Tuesday, March 18, 2008

How to Pick Your Brackets

So, for the past two years I've been putting together data about the teams entering the NCAA tournament the past 4 seasons. About 60 different variables, every stat you can think of and more.

By using regression analysis and a Tobit model, I have now made an econometric forecast for this year's tournament outcomes based on the profiles of this year's teams.

I'm told my model will be published on BracketScience.com. Hopefully, this will be the start of a second career for me. Since nobody wants to pay me to do econometric analysis I do it anyway on my own for fun.

How does this work?

Well, suppose you had a sort of reverse BracketMaster program, where you could enter in the various historical attributes of teams and how well they did, and let the program figure out which attributes correlated significantly to a team’s performance in the tournament. You could see how those attributes correlated wins holding everything else constant. Attributes such as Effective FG%, Defensive TO%, age of the team, experience of the coach, etc.

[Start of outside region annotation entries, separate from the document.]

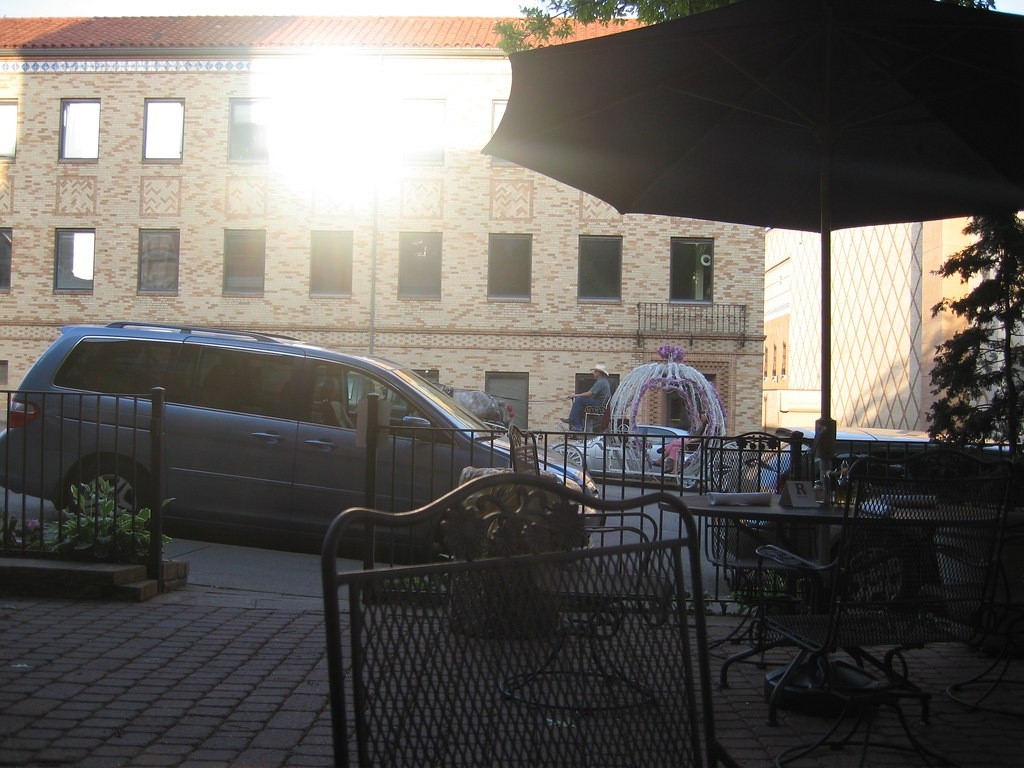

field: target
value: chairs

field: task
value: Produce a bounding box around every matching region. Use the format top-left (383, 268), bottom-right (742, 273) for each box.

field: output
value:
top-left (711, 432), bottom-right (1024, 768)
top-left (320, 473), bottom-right (745, 768)
top-left (498, 424), bottom-right (673, 710)
top-left (322, 376), bottom-right (354, 429)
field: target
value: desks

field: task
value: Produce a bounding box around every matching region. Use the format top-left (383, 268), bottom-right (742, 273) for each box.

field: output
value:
top-left (660, 496), bottom-right (1024, 727)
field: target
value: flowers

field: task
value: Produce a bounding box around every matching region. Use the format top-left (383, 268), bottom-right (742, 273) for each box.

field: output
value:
top-left (657, 345), bottom-right (684, 361)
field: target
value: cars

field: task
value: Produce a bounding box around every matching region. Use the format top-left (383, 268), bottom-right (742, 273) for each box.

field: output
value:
top-left (549, 424), bottom-right (711, 492)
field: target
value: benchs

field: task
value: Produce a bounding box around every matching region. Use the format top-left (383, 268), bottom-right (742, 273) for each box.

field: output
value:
top-left (569, 393), bottom-right (612, 439)
top-left (686, 423), bottom-right (721, 450)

Now, suppose you could tell the program the attributes of this year’s teams and it would tell you how many games you could expect each team to win. This is basically what I did.

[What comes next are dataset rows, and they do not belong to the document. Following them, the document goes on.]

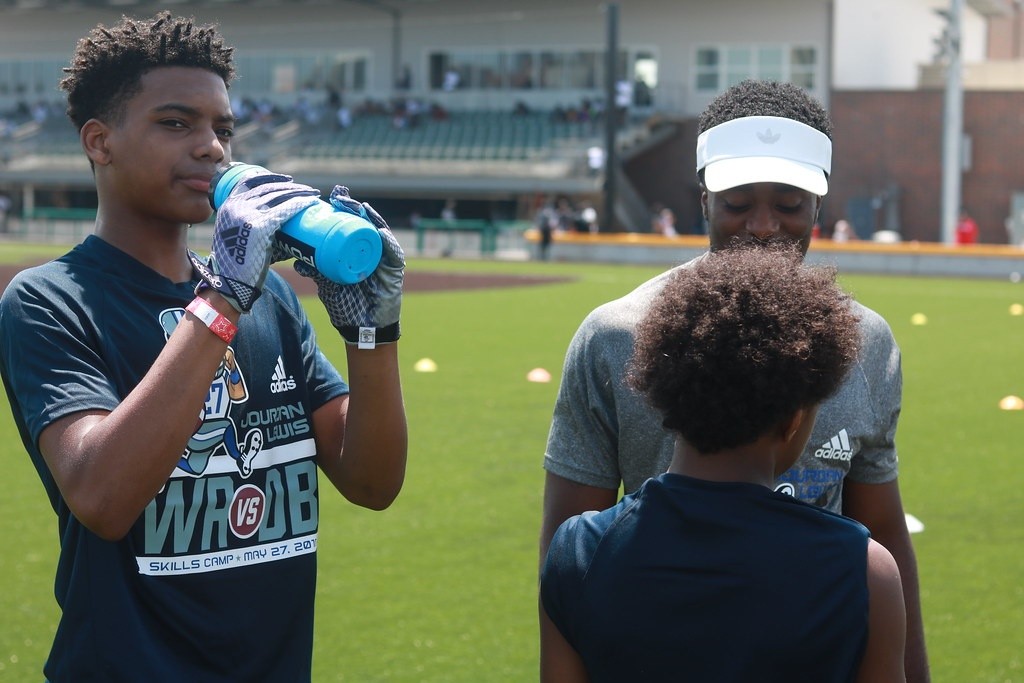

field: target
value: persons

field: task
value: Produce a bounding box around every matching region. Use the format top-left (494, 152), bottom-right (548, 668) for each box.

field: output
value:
top-left (539, 243), bottom-right (911, 683)
top-left (540, 81), bottom-right (929, 683)
top-left (0, 13), bottom-right (409, 683)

How did it turn out? Send me $5 and I'll tell you. Or pay $20 to see my bracket on BracketScience.

It's my personal effort to have a completely data-driven bracket, no emotions whatsoever! I have to give a hearty thanks to the head of a certain Economics department at a Big 12 university for generously helping me out. Also a thanks to Jared for reminding me that my adjusted R-squared matters. Thanks to Joni as well for checking my model's predictions for previous tournaments, and also bearing with the countless long hours of working on this both at home and at the office.

Given the attributes and their magnitudes, the model successfully predicts 81% of games the previous 4 years, with 11 of the last 16 Final 4 teams.

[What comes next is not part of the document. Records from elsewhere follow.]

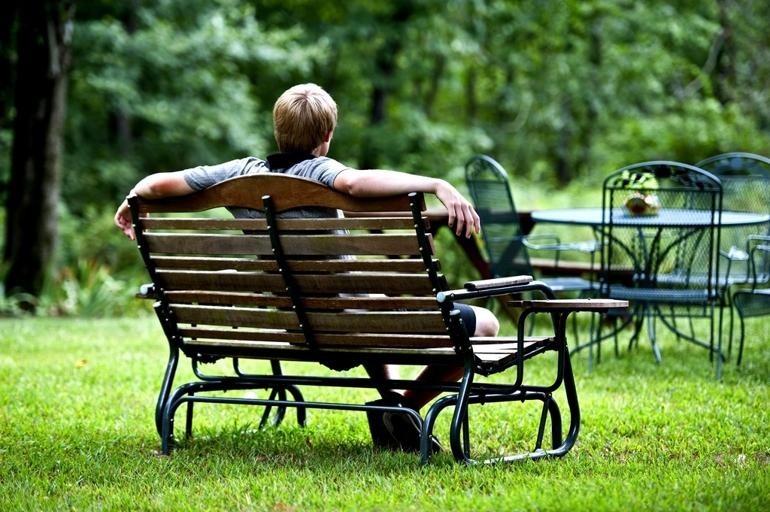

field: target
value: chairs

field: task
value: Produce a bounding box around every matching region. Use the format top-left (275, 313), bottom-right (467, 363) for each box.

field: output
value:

I can tell you that the data says that this will be the Year of the Midmajor. Look forward to some big-time upsets and both of my alma maters being in the Sweet 16. It's not what I think; it's what the data say.

3 comments:

queenhaiku said...

wow...that does sound like a fun thing to sit and figure out. i am going to have to do some stats in my spare time!

TaylorW said...

brilliant!

will you reveal your final four ?

JTapp said...

I'll say that Memphis and Kansas are in my Final 4. The model says that they have the strongest numbers of any team since UNC in 2005.